# Lehren und lernen



## Hutschi

*Lehren: Akkusativ oder Dativ*

_Lehren_ erfordert standardmäßig den Akkusativ. Im Duden, Ausgabe 1981, steht noch "er lehrt mich lesen (_auch_ mir)". In Bertelsmann "Die neue deutsche Rechtschreibung" ist die Form mit Dativ als "nicht korrekt" bezeichnet. 

Dass die Form mit Dativ erwähnt wird, liegt offensichtlich daran, dass sie weit verbreitet ist. Sie wird wohl in der Umgangssprache in weiten Gebieten verwendet und war im Duden von 1981 noch anerkannt.

*Lehren und Lernen*

Die beiden Wörter stehen in Kontrast:

Ich lehre dich schwimmen. (Ich bringe dir das Schwimmen bei.) 

Ich lerne von dir schwimmen. (Du bringst mir das Schwimmen bei.)

In der Umgangssprache wird regional "lernen" auch anstelle von "lehren" verwendet. 

* Ich lerne dir schwimmen. (Ich bringe dir das Schwimmen bei.) - (Standardsprachlich ist das falsch.)


(siehe auch http://forum.wordreference.com/showthread.php?t=269659 - dort wurde "lehren" off-topic diskutiert.)


----------



## Kajjo

Hutschi said:


> In der Umgangssprache wird regional "lernen" auch anstelle von "lehren" verwendet.

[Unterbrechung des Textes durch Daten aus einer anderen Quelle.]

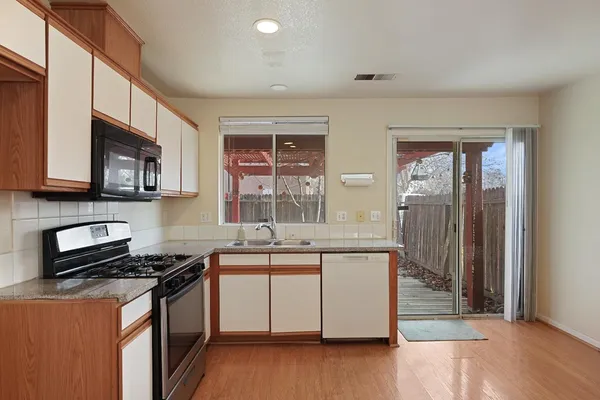 a kitchen with stainless steel appliances granite countertop a stove a sink and a microwave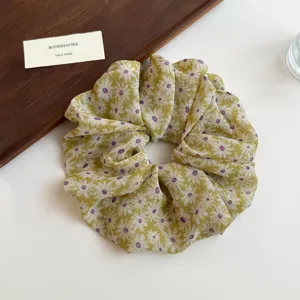 Floral scrunchie for women, cute daisy print hair tie, aesthetic hair accessory detail.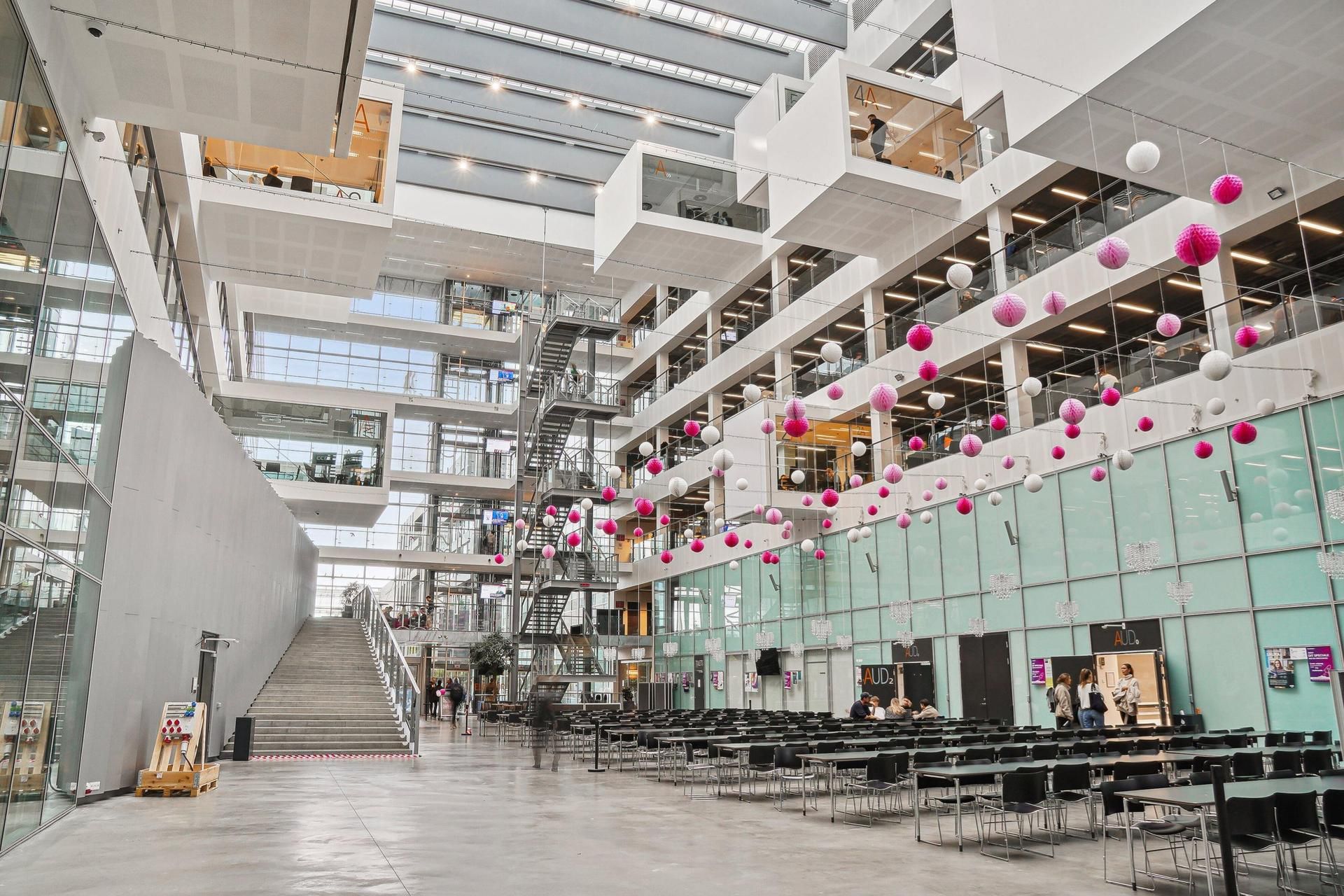 Det store DR-hovedkvarter har et indre område med møbelet og pinke og hvide balloner i loftet. En stor trappe i midten af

Das halte ich für dialektale Verwendung, ansonsten wäre es einfach falsch. 

Umgangssprache ist nicht die Gesamtheit von auftretenden Fehlern, sondern eher saloppe, vulgäre oder ungenaue Ausdrucksweise des Alltags.

Kajjo


----------



## Hutschi

Lernen als Lehren: Ich habe es als Kind so gelernt, aber nicht im Dialekt, sondern in der dortigen Umgangssprache, die es vielleicht vom Dialekt übernommen hat. Aber das weiß ich nicht. Der itzgründische Dialekt klingt völlig anders. Andererseits ist die Wendung sehr alt und war wohl auch in der englischen Sprache vorhanden.


----------



## Sepia

Kajjo said:


> Das halte ich für dialektale Verwendung, ansonsten wäre es einfach falsch.
> 
> Umgangssprache ist nicht die Gesamtheit von auftretenden Fehlern, sondern eher saloppe, vulgäre oder ungenaue Ausdrucksweise des Alltags.
> 
> Kajjo



Hat auch in etwa die gleiche Logik wie "Ich importiere Ware nach Polen."


----------



## Hutschi

Es tritt auch in der englischen Sprache auf. "I learn him" ...

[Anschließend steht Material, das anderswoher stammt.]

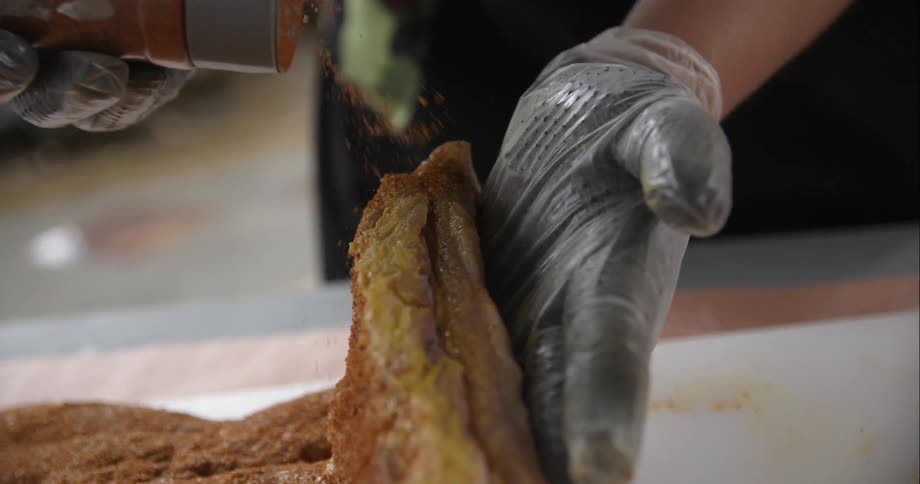 A man adds a generous amount of seasoning to a large piece of brisket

Ich denke, es ist eher ein umgangssprachliches Relikt, als eine neue Fehlbildung. 

Im Grimmschen Wörterbuch ist es noch aufgeführt.

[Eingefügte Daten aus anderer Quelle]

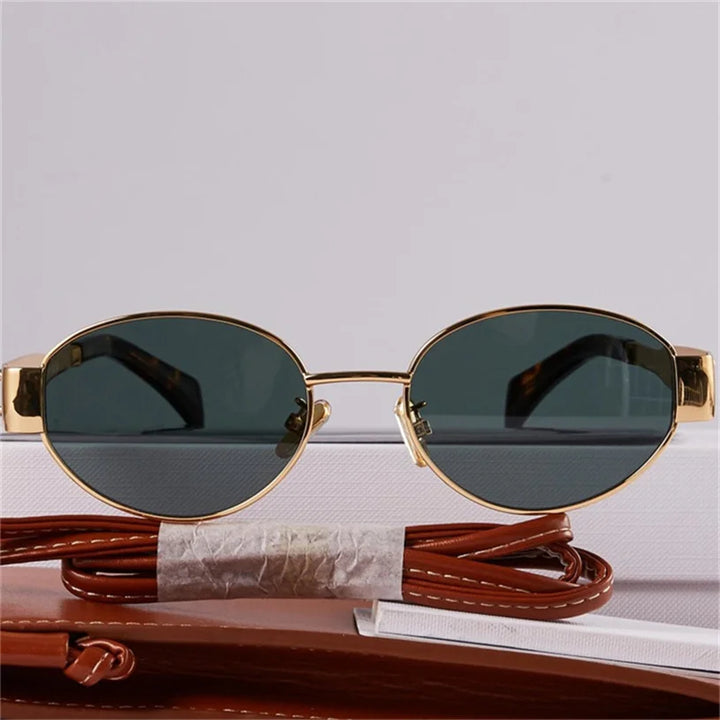 A pair of vintage-inspired sunglasses with gold metal frames and dark lenses is displayed against a white background, with a brown leather case and matching strap beneath them, blending timeless Italian style with UV400 protection.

> wie lehren mit lernen verwechselt wird (sp. 569), so ist schon seit alters, vielleicht zuerst im mitteldeutschen, auch lernen für das active lehren im gebrauch, und zwar in des letzteren fügung. die neuere gewählte rede hält sich von dieser verwechselung fern.


 
Der gesamte Abschnitt ist zu finden unter http://germazope.uni-trier.de/Projects/DWB in der Online-Version.


Es gehörte demnach nicht zur "gelehrten Rede", aber doch zur Umgangssprache.


----------



## Whodunit

Hutschi said:


> Es tritt auch in der englischen Sprache auf. "I learn him" ...


 
Richtig, aber dort dürfte es ebenso klingen wie "ich lerne ihm ..."



> Ich denke, es ist eher ein umgangssprachliches Relikt, als eine neue Fehlbildung.


 
Es wird einfach eine Analogiebildung zum deutschen Wort "beibringen" sein:

Ich bringe es dir bei.
Ich lehre es dir.
Ich lerne es dir.



> Es gehörte demnach nicht zur "gelehrten Rede", aber doch zur Umgangssprache.


 
Das kann ich gut glauben.


----------



## Hutschi

Noch eine Ergänzung. Im Duden, Bd. 9 habe ich gefunden, dass Verbindungen, wie "anlernen" sowohl für "lehren" als auch für "lernen" verwendet werden. "Anlehren" und "einlehren" seien demnach veraltet.

"Die Kinder das Zeichnen lehren" und "den Kindern das Zeichnen lehren" sind nach dieser Quelle beide korrekt, allerdings ist die Form mit dem doppelten Akkusativ in der Standardsprache heute (wieder) gebräuchlicher. Wird die Sache, die gelehrt wird, nicht genannt, dann müsse jedoch der Akkussativ stehen. "Man lehrte die Kinder".


----------



## Whodunit

Hutschi said:


> Noch eine Ergänzung. Im Duden, Bd. 9 habe ich gefunden, dass Verbindungen, wie "anlernen" sowohl für "lehren" als auch für "lernen" verwendet werden. "Anlehren" und "einlehren" seien demnach veraltet.


 
Ich habe bisher keines der genannten Wörter (anlernen, anlehren, einlehren) verwendet.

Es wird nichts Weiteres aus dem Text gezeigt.